▶ Objectif a:
Reproduisez intégralement le billet consacré au secret maçonnique, sans y apporter la moindre modification.

▶ Texte fourni:
+ + + + + + +
Silence...ça tourne

Publié le par L'Oracle

Note : Quand j’ai eu l’idée de créer ce blog je n’avais pas du tout en tête l’idée d’en faire un espace exclusivement réservé au traitement des sujets relatifs à la franc maçonnerie, et il ne le sera pas d’ailleurs. Il se trouve tout simplement que le jour de sa création coïncidait avec la fin du Deuxième Rassemblement Maçonnique International d’Athènes. Et comme j’ai personnellement horreur des grands rassemblements de personnes, et surtout ceux dans lesquels figurent des personnalités réputées, qui ne sont pas couverts par les mass médias, j’y ai tout simplement réservé le premier article. 


Je reviens rapidement à la notion du « secret » à laquelle les francs maçons sont allergiques par nature, d’ailleurs ils ne manquent pas une occasion de le manifester. Et j’espère, au passage, que paraître critique à l’égard de la franc maçonnerie ne m’amènerait pas à être systématiquement indexé d’ « antimaçonnique ». Le préfixe « anti » comporte effectivement en lui-même le sens de « refuser à un autrui différent le droit d’exister pour le motif qu’il est cette « quelque chose » là qu’on est justement contre », ce qui n’est pas le cas de l’auteur de ces lignes, qui n’a aucune autorité pour décider du droit de quelqu’un à exister ou non. D’une autre part, j’ai toujours considéré que quand, lors d’un débat quelconque, on se précipite à indexer quelqu’un d’être l’ « anti » de ce qu’on est, c’est toujours un symptôme de faiblesse exprimé par celui qui, à court d’argument, cherche à jeter sur son interlocuteur des accusations à connotation morale et passionnelle afin de faire sortir le débat d’un débat de raison à un conflit de passions. Peut être pour éviter de mettre à découvert les zones de faiblesse de ses arguments.
+ + + + + + +
▶ Données fournies:
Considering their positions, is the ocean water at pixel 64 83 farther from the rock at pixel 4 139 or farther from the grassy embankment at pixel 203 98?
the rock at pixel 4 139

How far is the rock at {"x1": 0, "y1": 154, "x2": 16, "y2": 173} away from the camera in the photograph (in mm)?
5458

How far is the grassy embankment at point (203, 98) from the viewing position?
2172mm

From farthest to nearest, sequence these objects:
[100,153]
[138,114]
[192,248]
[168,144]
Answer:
+ + + + + + +
▶ Objectif b:
Dans les enregistrements, réécrivez les lignes situées entre celle qui contient « From farthest to » et la fin des enregistrements, bornes incluses, en substituant « closest » à « nearest » et en laissant tout le reste intact.

▶ Résultat de l'exercice a:
Silence...ça tourne

Publié le par L'Oracle

Note : Quand j’ai eu l’idée de créer ce blog je n’avais pas du tout en tête l’idée d’en faire un espace exclusivement réservé au traitement des sujets relatifs à la franc maçonnerie, et il ne le sera pas d’ailleurs. Il se trouve tout simplement que le jour de sa création coïncidait avec la fin du Deuxième Rassemblement Maçonnique International d’Athènes. Et comme j’ai personnellement horreur des grands rassemblements de personnes, et surtout ceux dans lesquels figurent des personnalités réputées, qui ne sont pas couverts par les mass médias, j’y ai tout simplement réservé le premier article. 


Je reviens rapidement à la notion du « secret » à laquelle les francs maçons sont allergiques par nature, d’ailleurs ils ne manquent pas une occasion de le manifester. Et j’espère, au passage, que paraître critique à l’égard de la franc maçonnerie ne m’amènerait pas à être systématiquement indexé d’ « antimaçonnique ». Le préfixe « anti » comporte effectivement en lui-même le sens de « refuser à un autrui différent le droit d’exister pour le motif qu’il est cette « quelque chose » là qu’on est justement contre », ce qui n’est pas le cas de l’auteur de ces lignes, qui n’a aucune autorité pour décider du droit de quelqu’un à exister ou non. D’une autre part, j’ai toujours considéré que quand, lors d’un débat quelconque, on se précipite à indexer quelqu’un d’être l’ « anti » de ce qu’on est, c’est toujours un symptôme de faiblesse exprimé par celui qui, à court d’argument, cherche à jeter sur son interlocuteur des accusations à connotation morale et passionnelle afin de faire sortir le débat d’un débat de raison à un conflit de passions. Peut être pour éviter de mettre à découvert les zones de faiblesse de ses arguments.

▶ Résultat de l'exercice b:
From farthest to closest, sequence these objects:
[100,153]
[138,114]
[192,248]
[168,144]
Answer:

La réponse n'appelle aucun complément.